Step 2: Encode Labels (ham = 0, spam = 1)
from sklearn.preprocessing import LabelEncoder
encoder = LabelEncoder()
df['label'] = encoder.fit_transform(df['label']) # ham=0, spam=1
print(df.head())
label message 0 0 Go until jurong point, crazy.. Available only ... 1 0 Ok lar... Joking wif u oni... 2 1 Free entry in 2 a wkly comp to win FA Cup fina... 3 0 U dun say so early hor... U c already then say... 4 0 Nah I don't think he goes to usf, he lives aro...
Step 3: Convert Text to Numerical Vectors
We'll use CountVectorizer
to convert each message into a bag-of-words representation.
from sklearn.feature_extraction.text import CountVectorizer
vectorizer = CountVectorizer()
X = vectorizer.fit_transform(df['message']) # Features
y = df['label'] # Labels
✦ Q: What does a bag-of-words model do?
✧ It builds a vocabulary of all words in the dataset and counts how many times each word appears in a message. Each message becomes a vector of word counts.
Step 4: Train-Test Split
from sklearn.model_selection import train_test_split
X_train, X_test, y_train, y_test = train_test_split(X, y, test_size=0.2, random_state=42)
Step 5: Train a Naive Bayes Model
from sklearn.naive_bayes import MultinomialNB
from sklearn.metrics import accuracy_score, classification_report
model = MultinomialNB()
model.fit(X_train, y_train)
# Predict on test set
y_pred = model.predict(X_test)
Step 6: Evaluate the Model
print("Accuracy:", accuracy_score(y_test, y_pred))
print(classification_report(y_test, y_pred))

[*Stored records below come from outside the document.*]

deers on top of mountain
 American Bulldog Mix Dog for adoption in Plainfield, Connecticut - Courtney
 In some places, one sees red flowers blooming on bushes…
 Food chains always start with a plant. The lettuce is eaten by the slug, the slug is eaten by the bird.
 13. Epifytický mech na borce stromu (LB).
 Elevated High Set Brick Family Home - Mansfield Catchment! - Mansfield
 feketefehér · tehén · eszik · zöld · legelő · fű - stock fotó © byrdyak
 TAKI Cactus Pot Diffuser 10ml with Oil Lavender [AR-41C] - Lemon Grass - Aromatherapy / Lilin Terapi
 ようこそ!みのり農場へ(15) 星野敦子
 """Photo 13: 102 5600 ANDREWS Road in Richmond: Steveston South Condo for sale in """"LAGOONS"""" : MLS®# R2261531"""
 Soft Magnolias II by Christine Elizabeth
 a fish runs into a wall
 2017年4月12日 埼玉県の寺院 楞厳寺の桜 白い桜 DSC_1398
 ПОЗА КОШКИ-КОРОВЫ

Accuracy: 0.986 precision recall f1-score support 0 0.99 1.00 0.99 965 1 0.98 0.94 0.96 150 accuracy 0.99 1115 macro avg 0.98 0.97 0.97 1115 weighted avg 0.99 0.99 0.99 1115
✦ Q: Why is Naive Bayes a good choice here?
✧ It works well with text classification because it assumes word probabilities are independent. It's fast, effective, and easy to interpret for beginners.
Step 7: Predict Your Own Message
sample = ["Congratulations! You've won a free iPhone! Click here to claim."]
sample_vector = vectorizer.transform(sample)
print("Spam" if model.predict(sample_vector)[0] else "Not Spam")
Spam
Summary
- We used
CountVectorizer
to convert text into numeric vectors - Trained a
Multinomial Naive Bayes
model - Evaluated its accuracy using real-world SMS data
- Predicted spam on custom examples
What’s Next?
You can experiment with:
TfidfVectorizer
for weighted word importance- Other models like Logistic Regression or SVM
- Cleaning text using regex (remove stopwords, punctuation, etc.)